Kosten für neues Corporate Design der Landesregierung noch höher als bekannt
Die Debatte um den Fehlgriff des neuen Corporate Design der Landesregierung setzt sich fort. Seit Wochen reißt die Kritik an Kosten, Zeitpunkt und Design nicht ab. Im Ausschuss hat der Chef der Staatskanzlei Benedikt Kuhn am Mittwoch ausgeführt, dass die Kosten noch höher sind als bisher bekannt. Für die Steuerzahler*innen schlägt das neue Corporate Design mit 525.000 Euro zu Buche.
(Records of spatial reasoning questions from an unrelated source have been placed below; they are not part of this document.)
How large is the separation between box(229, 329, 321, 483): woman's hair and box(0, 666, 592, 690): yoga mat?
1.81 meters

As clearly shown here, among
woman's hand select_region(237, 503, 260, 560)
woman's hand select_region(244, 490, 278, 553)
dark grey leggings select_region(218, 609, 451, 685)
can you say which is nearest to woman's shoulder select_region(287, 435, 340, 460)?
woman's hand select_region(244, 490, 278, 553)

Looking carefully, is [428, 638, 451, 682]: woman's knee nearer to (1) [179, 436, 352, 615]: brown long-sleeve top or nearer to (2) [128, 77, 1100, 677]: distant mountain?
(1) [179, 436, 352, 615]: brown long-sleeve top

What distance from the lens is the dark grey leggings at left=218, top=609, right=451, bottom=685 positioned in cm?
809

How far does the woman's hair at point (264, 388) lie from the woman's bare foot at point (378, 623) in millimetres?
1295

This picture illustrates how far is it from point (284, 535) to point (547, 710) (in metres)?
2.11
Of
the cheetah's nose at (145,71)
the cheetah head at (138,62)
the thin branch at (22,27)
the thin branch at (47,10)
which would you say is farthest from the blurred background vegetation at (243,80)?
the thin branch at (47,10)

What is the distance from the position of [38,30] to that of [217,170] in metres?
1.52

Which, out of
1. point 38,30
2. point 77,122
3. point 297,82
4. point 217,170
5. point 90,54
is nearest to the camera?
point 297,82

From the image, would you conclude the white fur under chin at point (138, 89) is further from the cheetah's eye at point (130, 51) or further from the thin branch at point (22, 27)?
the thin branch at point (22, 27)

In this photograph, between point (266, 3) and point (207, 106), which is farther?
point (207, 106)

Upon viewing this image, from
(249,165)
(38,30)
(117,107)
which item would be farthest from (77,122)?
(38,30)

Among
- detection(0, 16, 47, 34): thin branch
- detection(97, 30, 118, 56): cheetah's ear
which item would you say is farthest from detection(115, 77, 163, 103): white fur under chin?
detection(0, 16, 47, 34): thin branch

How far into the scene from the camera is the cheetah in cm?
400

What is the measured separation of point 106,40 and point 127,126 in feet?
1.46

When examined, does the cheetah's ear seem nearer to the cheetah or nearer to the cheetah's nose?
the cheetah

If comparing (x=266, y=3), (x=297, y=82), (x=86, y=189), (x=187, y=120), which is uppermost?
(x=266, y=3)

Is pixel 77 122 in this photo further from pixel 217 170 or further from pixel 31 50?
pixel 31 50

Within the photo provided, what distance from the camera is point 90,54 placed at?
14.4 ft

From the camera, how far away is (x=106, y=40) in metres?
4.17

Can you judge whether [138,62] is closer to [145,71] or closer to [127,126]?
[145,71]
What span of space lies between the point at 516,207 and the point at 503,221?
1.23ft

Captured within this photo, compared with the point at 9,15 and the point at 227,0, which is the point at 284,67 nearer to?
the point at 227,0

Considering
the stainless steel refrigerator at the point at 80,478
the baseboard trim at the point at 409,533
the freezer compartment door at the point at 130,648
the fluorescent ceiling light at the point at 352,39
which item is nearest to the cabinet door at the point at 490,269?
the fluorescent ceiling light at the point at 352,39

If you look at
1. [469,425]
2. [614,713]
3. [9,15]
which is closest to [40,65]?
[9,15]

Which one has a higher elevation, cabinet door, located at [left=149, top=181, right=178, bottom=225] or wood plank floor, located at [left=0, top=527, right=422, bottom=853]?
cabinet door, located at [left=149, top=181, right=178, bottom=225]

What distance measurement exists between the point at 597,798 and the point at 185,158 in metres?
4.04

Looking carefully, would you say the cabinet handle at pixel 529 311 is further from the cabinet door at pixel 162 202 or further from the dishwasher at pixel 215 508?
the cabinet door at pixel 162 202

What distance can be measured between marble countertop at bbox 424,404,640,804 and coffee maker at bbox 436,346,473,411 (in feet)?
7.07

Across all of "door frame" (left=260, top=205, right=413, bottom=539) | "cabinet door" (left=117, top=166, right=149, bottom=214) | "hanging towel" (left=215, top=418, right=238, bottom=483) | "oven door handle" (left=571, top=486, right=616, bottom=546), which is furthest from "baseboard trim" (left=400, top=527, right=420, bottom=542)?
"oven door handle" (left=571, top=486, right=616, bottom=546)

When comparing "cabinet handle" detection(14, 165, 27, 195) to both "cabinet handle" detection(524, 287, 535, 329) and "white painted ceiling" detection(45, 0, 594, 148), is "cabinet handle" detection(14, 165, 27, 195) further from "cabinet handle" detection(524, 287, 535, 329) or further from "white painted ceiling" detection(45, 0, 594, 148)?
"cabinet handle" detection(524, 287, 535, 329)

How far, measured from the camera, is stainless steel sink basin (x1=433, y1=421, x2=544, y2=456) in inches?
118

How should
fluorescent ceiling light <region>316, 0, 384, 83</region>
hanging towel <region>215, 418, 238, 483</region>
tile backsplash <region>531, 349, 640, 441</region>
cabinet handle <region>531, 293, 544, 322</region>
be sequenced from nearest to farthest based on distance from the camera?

Hinzu kommen noch weitere Kosten in Höhe von 250.000 Euro für die Umstellungen aller Webseiten in der Landesverwaltung.
Unterm Strich kostet das neue Corporate Design damit rund 800.000 Euro. In Zeiten knapper Kassen ist das ist ein verheerendes Signal: So viel Geld für den Außenauftritt der Landesregierung inklusive Modeschau auszugeben, während an der Bildung für Schüler*innen gekürzt wird, lässt sich wirklich niemandem mehr vermitteln.
Das ist erneut ein Beispiel für die völlig falsche Prioritätensetzung dieser Landesregierung. Für die eigene Eitelkeit ist Geld da, alle anderen sollen den Gürtel enger schnallen. Für eine Regierung, die sich angeblich auf die Kernaufgaben des Staates konzentrieren will und bei sich selbst „sparen“ will, wirken dieses „Rebranding“ und dieser „Markenlaunch“ abgehoben. Das geht völlig an die Realität der Menschen in unserem Land vorbei.
Um die Hintergründe aufzuklären, haben wir GRÜNE am Mittwoch einen Dringlichen Berichtsantrag im Hauptausschuss gestellt.